Cyber Defense Exercises: 40 Teams, 15 Countries
Most organizations test their defenses with tabletop exercises — facilitated discussions where someone reads a scenario and teams talk through their response. Tabletops test process. They don’t test capability.
BSG has spent over a decade on the offensive side — penetration testing, red teaming, and running CTF competitions at security conferences across Europe. A few years ago, we won SANS Grid NetWars, a defensive investigation tournament, and something clicked: the same skills that make a good attacker make a good exercise designer. We know how real adversaries operate because that’s what we do every day. Building realistic exercises for blue teams was a natural next step.

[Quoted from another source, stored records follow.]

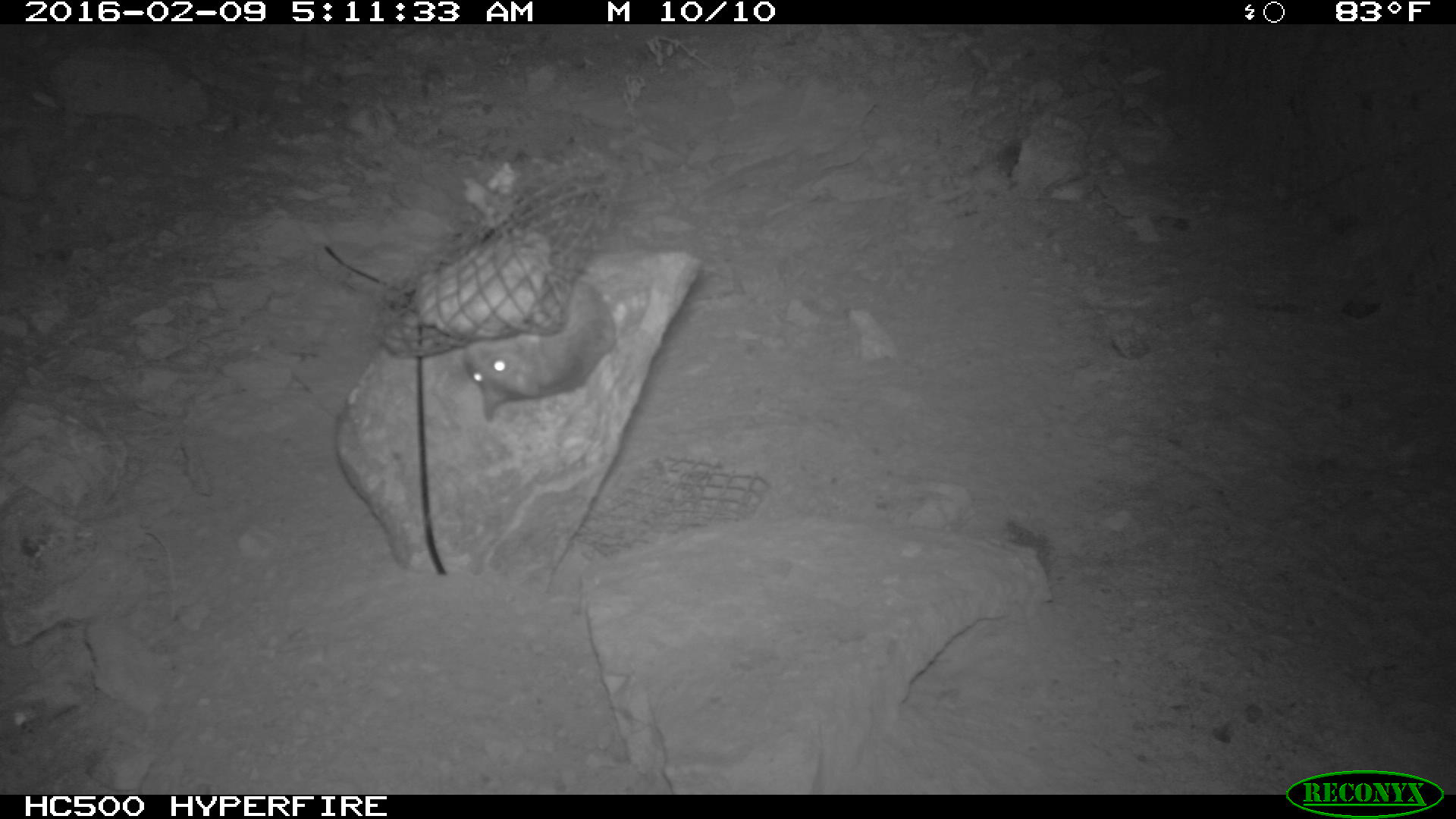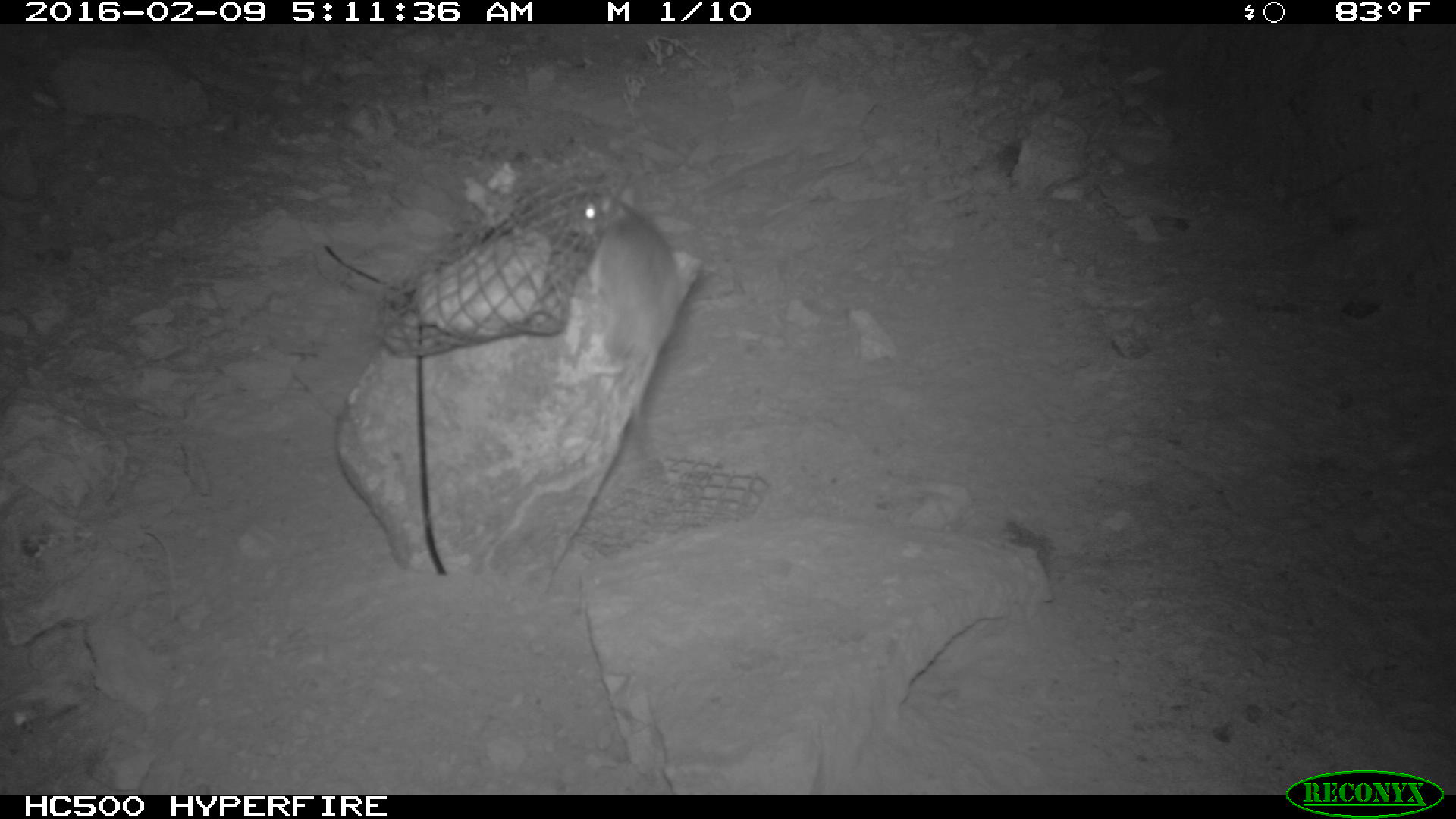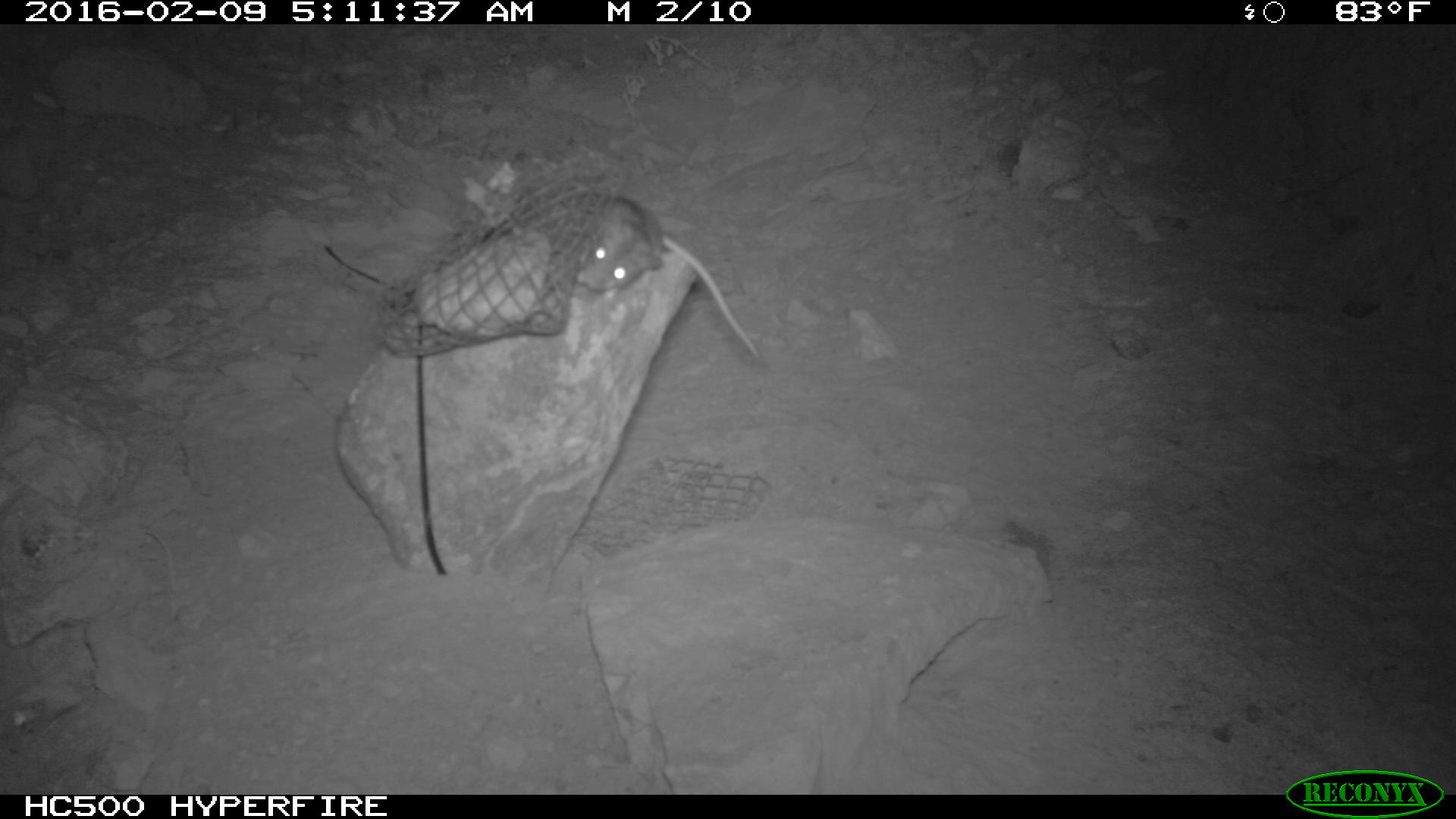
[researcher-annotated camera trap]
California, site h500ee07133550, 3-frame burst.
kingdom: Animalia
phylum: Chordata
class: Mammalia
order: Rodentia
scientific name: Rodentia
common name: rodent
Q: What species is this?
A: Rodent (Rodentia).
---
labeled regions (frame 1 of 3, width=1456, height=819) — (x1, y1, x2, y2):
rodent: (463, 268, 614, 421)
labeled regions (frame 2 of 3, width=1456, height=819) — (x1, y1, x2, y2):
rodent: (566, 194, 679, 460)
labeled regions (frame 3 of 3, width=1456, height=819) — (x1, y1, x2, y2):
rodent: (572, 193, 762, 360)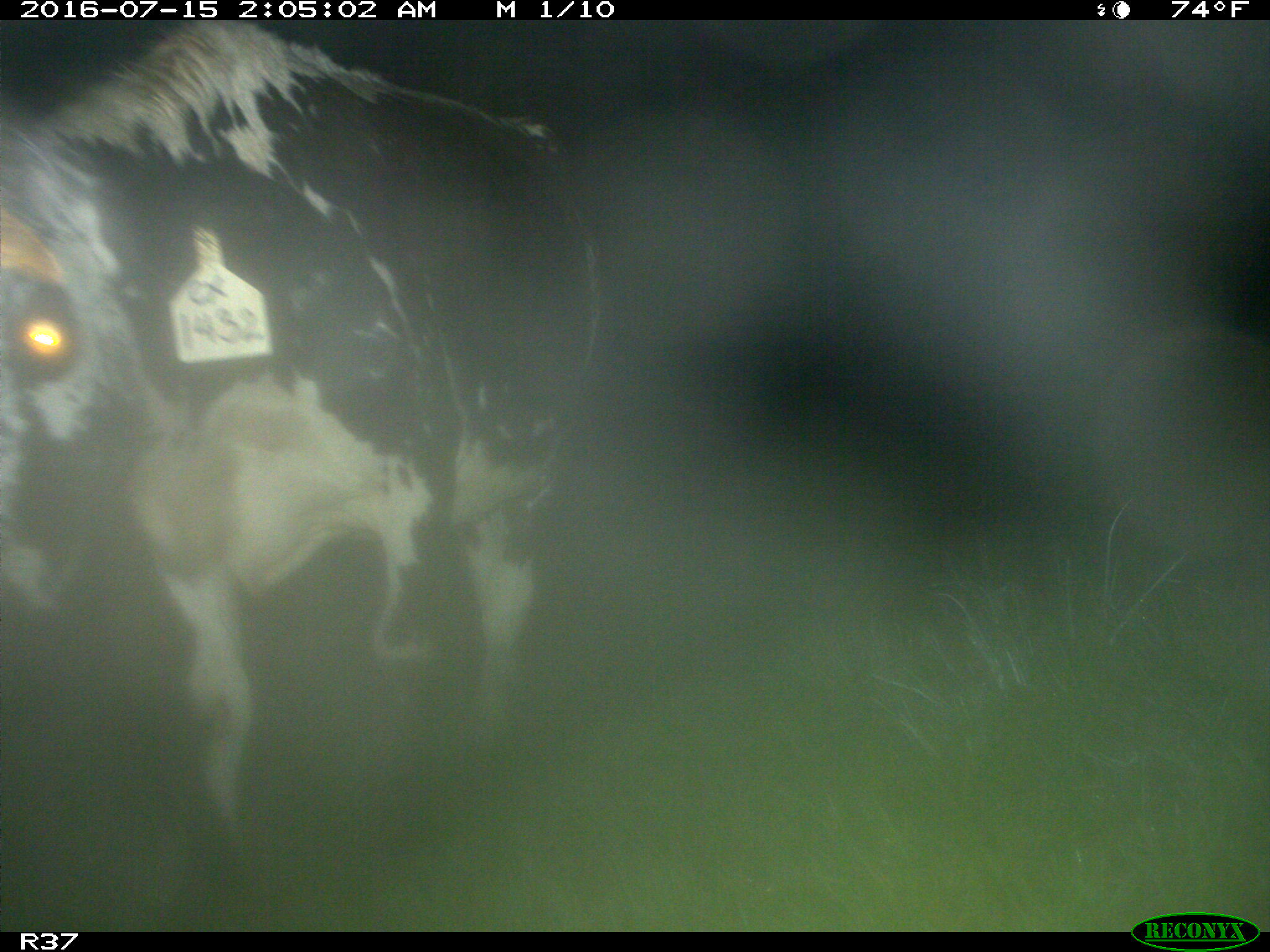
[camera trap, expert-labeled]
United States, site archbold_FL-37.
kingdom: Animalia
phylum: Chordata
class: Mammalia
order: Artiodactyla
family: Bovidae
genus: Bos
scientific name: Bos taurus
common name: domestic cow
Bos taurus (domestic cow).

Since then, we’ve been building and running live adversary simulation exercises for blue teams — from 5-person SOC squads to multinational events with 40+ teams competing simultaneously. It’s a newer part of our practice, but it builds directly on everything we’ve learned from years of offensive work. The exercises use real infrastructure, real attack tools, and real defensive tooling. Participants detect, investigate, and respond to multi-stage attacks while our red team operates against them in real time.
This post shares what we’ve learned so far — the infrastructure decisions, scenario design trade-offs, and the blue team gaps that keep showing up across industries and geographies.
Why Tabletops Fall Short
There’s nothing wrong with tabletop exercises. They’re valuable for testing communication plans, escalation procedures, and executive decision-making. But they have a fundamental limitation: participants know it’s a simulation.
In a tabletop, nobody has to parse a SIEM alert at 2 AM. Nobody struggles with a tool they’ve never configured before. Nobody discovers that the runbook they wrote six months ago references a server that was decommissioned last quarter.
Live exercises reveal the gaps that tabletops can’t surface. We’ve watched experienced teams freeze when their SIEM returned unexpected results. We’ve seen well-documented playbooks fail because the analyst executing them had never actually run the commands. These aren’t failures of knowledge — they’re failures of practice.
The regulatory landscape is catching up to this reality. DORA now requires threat-led penetration testing for financial entities. NIS2 mandates incident response exercises for essential entities across the EU by October 2026. Both regulations explicitly distinguish between discussion-based exercises and operational exercises that test real technical capabilities.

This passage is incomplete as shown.